*Texto de partida:*
En Charleroi hay cuatro aparcamientos. El primero está cubierto y está cerca de la terminal, pero poco menos que has de vender el coche para pagar las tarifas del aparcamiento. El segundo está descubierto y está algo más lejos, así que, si nieva o llueve, se siente. Yo lo tuve que usar en enero un fin de semana largo, nevó y, bueno, fue molesto, pero nada más. Después de todo no estoy en silla de ruedas y sigo en edad de merecer. Hay que decir que no es mucho más barato que el primero, pero está casi lleno, sobre todo las plazas más cercanas a la terminal.

El tercero es especialmente vergonzoso, igual que el cuarto, porque están literalmente en la quinta porra, es decir, que llegar a la terminal desde el aparcamiento no lleva menos de media hora. Sí, lo que se dice treinta minutos. Lo llaman retóricamente Foot & Fly, y no hay duda de que habrá que usar los pies (además, mucho) para poder volar. Según el destino, ya puede uno tomarse las cosas con antelación. Eso sí, no necesariamente tiene que andar para acercarse al avión, porque puede tomar un autobús lanzadera que el aeropuerto pone a disposición del viajero perezoso para acercarse a la terminal. Como todo en este aeropuerto, el autobús cuesta. Seis euros es el último precio que vi, pero en el aeropuerto de Charleroi todo es susceptible de encarecerse.

Finalmente, uno se acerca a la terminal y, cuando cree que puede entrar en el edificio, resulta que el pasajero debe dar una vuelta de tres pares de narices para pasar un control de seguridad previo, que no es el de verdad, y que no sé a qué viene, porque no tienen ni equipos ni nada. Normalmente pasa uno como quien no quiere la cosa, sin importar si eres pasajero o no. Claro, además de ser pasajero, podrías ir por allí para recoger o a acompañar a alguien a quien indudablemente quieres mucho, porque, si ir al aeropuerto de Charleroi cuando uno vuela desde allí tiene una justificación, hacerlo sin tener que utilizarlo sólo puede hacerse por amor. Mucho amor.

Luego está el paisanaje que hay por allí. Uno pasa todos los obstáculos que se interponen entre él y la terminal, y finalmente consigue acceder a la misma. No hay ningún pasajero, pero ninguno, de porte mínimamente elegante e indicios de viajar por trabajo. No nos engañemos, porque yo he viajado por trabajo desde Charleroi, vale, pero tuve que convencer a la agencia de viajes de que me venía mejor el horario que la alternativa que me ofrecían ellos y que implicaba levantarme a las cuatro de la mañana como poco. Y, así y todo, me vestí lo más informal que pude, metiendo el traje en la maleta doblado, sólo para no ser el único trajeado en todo el aeropuerto. Las agencias de viajes que se respetan y que trabajan con gente de negocios tienen vetado ofrecer vuelos que salgan de Charleroi o aterricen allí. No quieren líos ni reclamaciones; si hay que pagar más, se paga y punto.

*Bloque de datos:*
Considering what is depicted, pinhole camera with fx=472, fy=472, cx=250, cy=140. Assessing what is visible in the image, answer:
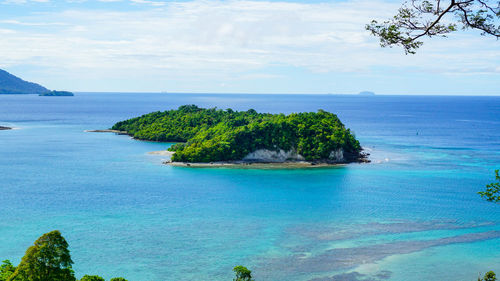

*Tareas obligatorias:*
**1.** Según el texto sobre el aeropuerto de Charleroi, ¿son ciertas estas afirmaciones? Contesta sí o no a cada una y copia las palabras del texto que lo deciden.
(a) El segundo aparcamiento es mucho más barato que el primero.
(b) El autobús lanzadera que lleva a la terminal es gratis.
(c) Desde el tercer aparcamiento se tarda al menos media hora en llegar a la terminal.
**2.** En el texto sobre el aeropuerto de Charleroi, ¿cuál es el último precio del autobús lanzadera que vio quien escribe?
**3.** Enumera los aparcamientos de Charleroi que aparecen en el texto sobre el aeropuerto y apunta cómo es cada uno según ese texto.

*Lista de soluciones:*
**1.**
(a) No: "no es mucho más barato que el primero".
(b) No: "Como todo en este aeropuerto, el autobús cuesta."
(c) Sí: "llegar a la terminal desde el aparcamiento no lleva menos de media hora".

**2.** Seis euros.

**3.**
- Primero: cubierto, cerca de la terminal y con tarifas muy caras.
- Segundo: descubierto, algo más lejos, no mucho más barato que el primero y casi lleno.
- Tercero: en la quinta porra; llegar a la terminal lleva al menos media hora.
- Cuarto: igual que el tercero, también a no menos de media hora de la terminal.